Myconanotechnology: Green Chemistry for Sustainable Development

Extracellular Biosynthesis of Gold and Silver Nanoparticles using Fungal Extracts

Author(s): Lham Dorjee*, Shweta Meshram and Ankita Verma

Pp: 129-157 (29)

DOI: 10.2174/9789815051360122030009

* (Excluding Mailing and Handling)


Nanoscience has opened new vistas to manage phytopathogens, improve crop productivity by the development of new varieties, and control infectious diseases in humans. Silver nanoparticles (AgNPs) and gold nanoparticles (AuNPs) are highly acclaimed for their wide potential application in various fields. Chemical and physical methods of synthesis of AgNPs and AuNPs are widely used; however, such methods possess numerous setbacks, such as the production of toxic residues and indispensable need for high energy. Biosynthesis of nanoparticles is a cost-effective and environmentally friendly method. A plethora of species of plant, bacteria, fungi, etc. is available with potential biosynthesis ability. Fungi are a highly preferred organism owing to the ability to secrete a large number of extracellular enzymes, metal toxicity tolerance and bioaccumulation ability, and ease of handling of its biomass. Extracellular enzymes act both as reducing as well as capping agents. Two different methods are used by fungi for synthesis viz., intercellular and extracellular synthesis. Extracellular synthesis is preferred over intercellular as it bypasses several down streaming processes.

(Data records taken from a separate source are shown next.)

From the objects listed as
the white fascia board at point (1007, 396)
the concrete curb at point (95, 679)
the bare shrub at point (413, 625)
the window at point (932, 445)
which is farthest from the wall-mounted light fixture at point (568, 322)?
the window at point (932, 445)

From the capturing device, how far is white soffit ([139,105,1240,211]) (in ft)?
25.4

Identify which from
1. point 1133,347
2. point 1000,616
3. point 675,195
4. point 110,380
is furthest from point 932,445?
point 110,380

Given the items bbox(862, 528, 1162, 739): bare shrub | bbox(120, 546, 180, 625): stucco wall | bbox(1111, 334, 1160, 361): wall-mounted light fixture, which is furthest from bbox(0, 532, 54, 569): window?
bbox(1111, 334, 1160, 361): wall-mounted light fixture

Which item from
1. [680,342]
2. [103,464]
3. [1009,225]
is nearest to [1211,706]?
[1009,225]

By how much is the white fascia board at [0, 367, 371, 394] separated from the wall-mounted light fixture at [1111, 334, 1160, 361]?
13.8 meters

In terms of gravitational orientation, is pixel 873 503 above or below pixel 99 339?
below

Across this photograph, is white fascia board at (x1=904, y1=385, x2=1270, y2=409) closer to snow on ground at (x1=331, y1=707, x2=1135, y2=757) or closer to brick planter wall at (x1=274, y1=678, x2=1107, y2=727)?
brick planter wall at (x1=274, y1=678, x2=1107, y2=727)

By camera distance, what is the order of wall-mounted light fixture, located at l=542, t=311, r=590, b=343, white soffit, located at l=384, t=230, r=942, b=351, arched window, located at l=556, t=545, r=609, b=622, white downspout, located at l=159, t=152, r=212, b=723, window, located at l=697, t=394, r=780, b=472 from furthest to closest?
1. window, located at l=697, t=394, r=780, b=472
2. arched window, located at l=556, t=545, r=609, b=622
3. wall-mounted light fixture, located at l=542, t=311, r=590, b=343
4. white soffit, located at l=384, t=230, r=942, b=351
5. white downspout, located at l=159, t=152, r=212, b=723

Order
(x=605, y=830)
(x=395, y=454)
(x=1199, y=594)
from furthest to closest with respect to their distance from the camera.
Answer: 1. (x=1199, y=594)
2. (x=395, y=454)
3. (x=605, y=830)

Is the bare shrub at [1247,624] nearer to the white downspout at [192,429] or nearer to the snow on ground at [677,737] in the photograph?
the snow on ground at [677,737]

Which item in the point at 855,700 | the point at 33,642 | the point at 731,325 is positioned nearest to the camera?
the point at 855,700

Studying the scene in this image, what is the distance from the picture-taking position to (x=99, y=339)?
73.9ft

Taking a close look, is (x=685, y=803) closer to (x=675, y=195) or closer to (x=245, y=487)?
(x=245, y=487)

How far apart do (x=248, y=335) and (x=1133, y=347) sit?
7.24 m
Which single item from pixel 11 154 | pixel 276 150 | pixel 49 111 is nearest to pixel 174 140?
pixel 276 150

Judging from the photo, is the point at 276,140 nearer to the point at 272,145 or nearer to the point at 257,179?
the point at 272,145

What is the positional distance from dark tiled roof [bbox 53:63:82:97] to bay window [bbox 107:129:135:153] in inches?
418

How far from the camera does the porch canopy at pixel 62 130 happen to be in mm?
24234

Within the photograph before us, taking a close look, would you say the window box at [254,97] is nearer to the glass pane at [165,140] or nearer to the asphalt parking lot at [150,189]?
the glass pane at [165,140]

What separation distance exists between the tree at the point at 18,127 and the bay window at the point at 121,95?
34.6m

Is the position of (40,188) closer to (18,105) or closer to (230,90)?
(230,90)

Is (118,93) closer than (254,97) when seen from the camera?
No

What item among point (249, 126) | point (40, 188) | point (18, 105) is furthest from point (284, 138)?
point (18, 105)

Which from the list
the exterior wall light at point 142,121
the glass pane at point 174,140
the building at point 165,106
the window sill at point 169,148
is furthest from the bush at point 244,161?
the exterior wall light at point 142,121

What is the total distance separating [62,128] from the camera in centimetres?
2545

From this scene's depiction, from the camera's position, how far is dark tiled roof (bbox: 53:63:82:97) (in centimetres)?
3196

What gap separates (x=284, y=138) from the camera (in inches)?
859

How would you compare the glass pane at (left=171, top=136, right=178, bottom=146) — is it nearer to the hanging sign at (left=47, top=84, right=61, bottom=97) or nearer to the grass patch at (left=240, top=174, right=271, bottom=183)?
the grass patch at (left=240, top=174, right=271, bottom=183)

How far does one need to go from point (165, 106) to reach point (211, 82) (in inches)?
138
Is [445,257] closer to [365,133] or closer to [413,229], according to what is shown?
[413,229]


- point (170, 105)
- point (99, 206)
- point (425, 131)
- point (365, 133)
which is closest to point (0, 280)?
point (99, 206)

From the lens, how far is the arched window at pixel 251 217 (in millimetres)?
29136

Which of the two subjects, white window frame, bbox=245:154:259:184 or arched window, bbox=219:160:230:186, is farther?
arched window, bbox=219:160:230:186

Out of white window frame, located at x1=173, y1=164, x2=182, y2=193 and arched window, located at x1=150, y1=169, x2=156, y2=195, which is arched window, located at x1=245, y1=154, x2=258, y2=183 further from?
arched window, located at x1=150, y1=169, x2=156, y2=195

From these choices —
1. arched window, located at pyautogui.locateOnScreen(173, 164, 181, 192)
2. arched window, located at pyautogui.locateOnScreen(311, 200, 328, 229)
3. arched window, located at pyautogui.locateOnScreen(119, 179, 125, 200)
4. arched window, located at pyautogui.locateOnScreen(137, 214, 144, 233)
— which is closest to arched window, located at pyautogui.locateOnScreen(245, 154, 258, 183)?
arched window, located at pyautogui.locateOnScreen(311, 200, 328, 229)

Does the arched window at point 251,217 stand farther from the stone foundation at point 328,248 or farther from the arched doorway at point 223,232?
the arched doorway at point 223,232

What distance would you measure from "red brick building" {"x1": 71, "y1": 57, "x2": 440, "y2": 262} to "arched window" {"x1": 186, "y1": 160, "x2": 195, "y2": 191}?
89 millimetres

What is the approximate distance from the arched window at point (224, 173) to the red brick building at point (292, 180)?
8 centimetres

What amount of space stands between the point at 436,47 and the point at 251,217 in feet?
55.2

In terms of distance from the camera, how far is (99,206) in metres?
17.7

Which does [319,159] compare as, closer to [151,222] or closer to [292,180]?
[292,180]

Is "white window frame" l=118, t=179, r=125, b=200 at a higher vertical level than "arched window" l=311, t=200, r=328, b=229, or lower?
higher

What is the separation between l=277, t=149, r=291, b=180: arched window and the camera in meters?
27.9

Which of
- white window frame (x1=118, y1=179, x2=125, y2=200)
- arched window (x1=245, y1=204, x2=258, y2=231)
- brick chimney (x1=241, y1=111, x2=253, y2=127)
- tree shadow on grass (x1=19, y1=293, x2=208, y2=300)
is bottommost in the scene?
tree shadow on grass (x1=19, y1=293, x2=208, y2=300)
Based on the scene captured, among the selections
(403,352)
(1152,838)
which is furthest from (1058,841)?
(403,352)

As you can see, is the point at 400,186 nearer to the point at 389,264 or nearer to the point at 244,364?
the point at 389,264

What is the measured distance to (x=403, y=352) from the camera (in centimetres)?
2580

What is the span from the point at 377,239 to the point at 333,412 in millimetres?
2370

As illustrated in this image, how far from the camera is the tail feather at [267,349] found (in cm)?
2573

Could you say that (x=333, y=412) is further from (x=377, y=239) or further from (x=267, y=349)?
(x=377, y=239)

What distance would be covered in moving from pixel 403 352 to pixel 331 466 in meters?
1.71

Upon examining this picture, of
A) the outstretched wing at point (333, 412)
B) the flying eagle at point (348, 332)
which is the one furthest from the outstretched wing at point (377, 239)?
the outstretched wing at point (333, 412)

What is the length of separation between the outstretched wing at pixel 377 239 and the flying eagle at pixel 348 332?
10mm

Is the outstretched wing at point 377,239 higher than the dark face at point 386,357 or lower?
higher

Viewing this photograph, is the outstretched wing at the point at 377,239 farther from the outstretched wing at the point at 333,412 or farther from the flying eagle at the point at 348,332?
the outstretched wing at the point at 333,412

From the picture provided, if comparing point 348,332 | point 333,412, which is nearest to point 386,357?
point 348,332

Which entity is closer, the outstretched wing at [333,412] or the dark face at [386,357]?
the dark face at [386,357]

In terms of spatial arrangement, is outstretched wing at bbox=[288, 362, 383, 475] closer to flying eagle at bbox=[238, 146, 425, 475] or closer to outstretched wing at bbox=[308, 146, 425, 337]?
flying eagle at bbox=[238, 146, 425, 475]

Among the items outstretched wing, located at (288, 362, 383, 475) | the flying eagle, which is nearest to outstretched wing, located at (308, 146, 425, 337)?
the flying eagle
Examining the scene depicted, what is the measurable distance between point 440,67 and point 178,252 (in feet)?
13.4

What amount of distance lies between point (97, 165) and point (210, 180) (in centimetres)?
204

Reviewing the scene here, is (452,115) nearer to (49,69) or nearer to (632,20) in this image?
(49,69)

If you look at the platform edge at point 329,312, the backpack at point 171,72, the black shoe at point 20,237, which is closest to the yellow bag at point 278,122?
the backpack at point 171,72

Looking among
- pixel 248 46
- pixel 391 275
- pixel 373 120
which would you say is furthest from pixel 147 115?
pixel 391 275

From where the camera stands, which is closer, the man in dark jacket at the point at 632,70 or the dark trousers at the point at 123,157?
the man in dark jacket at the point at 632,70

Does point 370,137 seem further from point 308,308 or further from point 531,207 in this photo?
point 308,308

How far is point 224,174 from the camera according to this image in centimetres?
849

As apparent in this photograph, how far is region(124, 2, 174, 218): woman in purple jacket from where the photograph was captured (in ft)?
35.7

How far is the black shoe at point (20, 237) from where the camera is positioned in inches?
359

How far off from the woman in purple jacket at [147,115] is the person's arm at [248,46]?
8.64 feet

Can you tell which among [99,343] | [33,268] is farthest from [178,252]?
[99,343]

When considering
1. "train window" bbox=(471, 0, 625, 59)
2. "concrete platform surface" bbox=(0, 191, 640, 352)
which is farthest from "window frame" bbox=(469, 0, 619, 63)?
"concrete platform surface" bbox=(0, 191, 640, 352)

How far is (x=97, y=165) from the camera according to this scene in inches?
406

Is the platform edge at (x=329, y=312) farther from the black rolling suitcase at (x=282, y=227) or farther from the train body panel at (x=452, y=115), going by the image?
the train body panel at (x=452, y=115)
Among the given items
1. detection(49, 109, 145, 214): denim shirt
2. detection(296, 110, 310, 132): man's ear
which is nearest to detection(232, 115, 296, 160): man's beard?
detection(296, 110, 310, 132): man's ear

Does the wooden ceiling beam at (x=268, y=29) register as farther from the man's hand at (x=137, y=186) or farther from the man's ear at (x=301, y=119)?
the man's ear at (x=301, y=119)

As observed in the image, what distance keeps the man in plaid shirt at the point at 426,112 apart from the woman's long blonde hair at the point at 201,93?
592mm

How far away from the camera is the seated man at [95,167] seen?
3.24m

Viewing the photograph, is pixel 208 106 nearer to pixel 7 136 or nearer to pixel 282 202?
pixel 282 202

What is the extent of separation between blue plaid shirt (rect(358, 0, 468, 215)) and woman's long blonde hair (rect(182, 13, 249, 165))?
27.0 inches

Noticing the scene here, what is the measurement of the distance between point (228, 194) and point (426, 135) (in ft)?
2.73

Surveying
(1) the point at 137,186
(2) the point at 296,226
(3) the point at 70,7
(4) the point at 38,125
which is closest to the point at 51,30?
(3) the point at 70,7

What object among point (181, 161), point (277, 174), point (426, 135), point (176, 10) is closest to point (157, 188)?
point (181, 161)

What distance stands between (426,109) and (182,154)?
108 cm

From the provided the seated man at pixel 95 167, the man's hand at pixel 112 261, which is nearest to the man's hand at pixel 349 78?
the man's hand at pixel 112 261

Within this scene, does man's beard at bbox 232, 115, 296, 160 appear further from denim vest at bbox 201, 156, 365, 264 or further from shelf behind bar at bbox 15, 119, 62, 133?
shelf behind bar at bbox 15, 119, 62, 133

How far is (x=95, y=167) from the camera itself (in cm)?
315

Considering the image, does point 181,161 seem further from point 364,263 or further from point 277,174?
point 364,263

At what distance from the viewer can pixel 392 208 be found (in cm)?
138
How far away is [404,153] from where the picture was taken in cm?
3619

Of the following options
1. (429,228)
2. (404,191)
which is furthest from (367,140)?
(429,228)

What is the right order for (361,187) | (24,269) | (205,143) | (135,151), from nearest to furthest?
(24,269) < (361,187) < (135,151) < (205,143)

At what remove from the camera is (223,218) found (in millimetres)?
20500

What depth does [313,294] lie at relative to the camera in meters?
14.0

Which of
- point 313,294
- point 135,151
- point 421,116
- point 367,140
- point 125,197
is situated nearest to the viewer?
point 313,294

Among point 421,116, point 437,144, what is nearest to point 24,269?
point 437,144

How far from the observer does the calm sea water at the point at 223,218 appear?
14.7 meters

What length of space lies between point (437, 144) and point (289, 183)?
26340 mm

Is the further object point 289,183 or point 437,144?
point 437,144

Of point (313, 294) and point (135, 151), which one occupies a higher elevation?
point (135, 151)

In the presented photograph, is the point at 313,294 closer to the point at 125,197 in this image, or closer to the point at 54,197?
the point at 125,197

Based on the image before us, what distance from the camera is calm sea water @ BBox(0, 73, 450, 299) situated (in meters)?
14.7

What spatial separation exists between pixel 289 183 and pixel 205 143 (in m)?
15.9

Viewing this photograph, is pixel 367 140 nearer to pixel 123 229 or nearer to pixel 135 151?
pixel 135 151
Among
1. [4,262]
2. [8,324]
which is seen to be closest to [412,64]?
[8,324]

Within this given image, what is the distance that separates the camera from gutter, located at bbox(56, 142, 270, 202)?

During the reduction process, the metal ions (Ag2+ and Au3+) are converted to an elemental state (Ag0 and Au0 ) which is in the nano range. Due to their large surface-to-volume ratio and other properties, they become very effective against other pathogens. There is an excellent prospect of the use of nanoparticles in the field of agriculture and health and nanoparticles synthesized using a biological method involving fungi could be a boon. 

Keywords: Bacteria, Biosynthesis, Extracellular synthesis, Fungi, Nanoparticles, Nanoscience, Phytopathogens.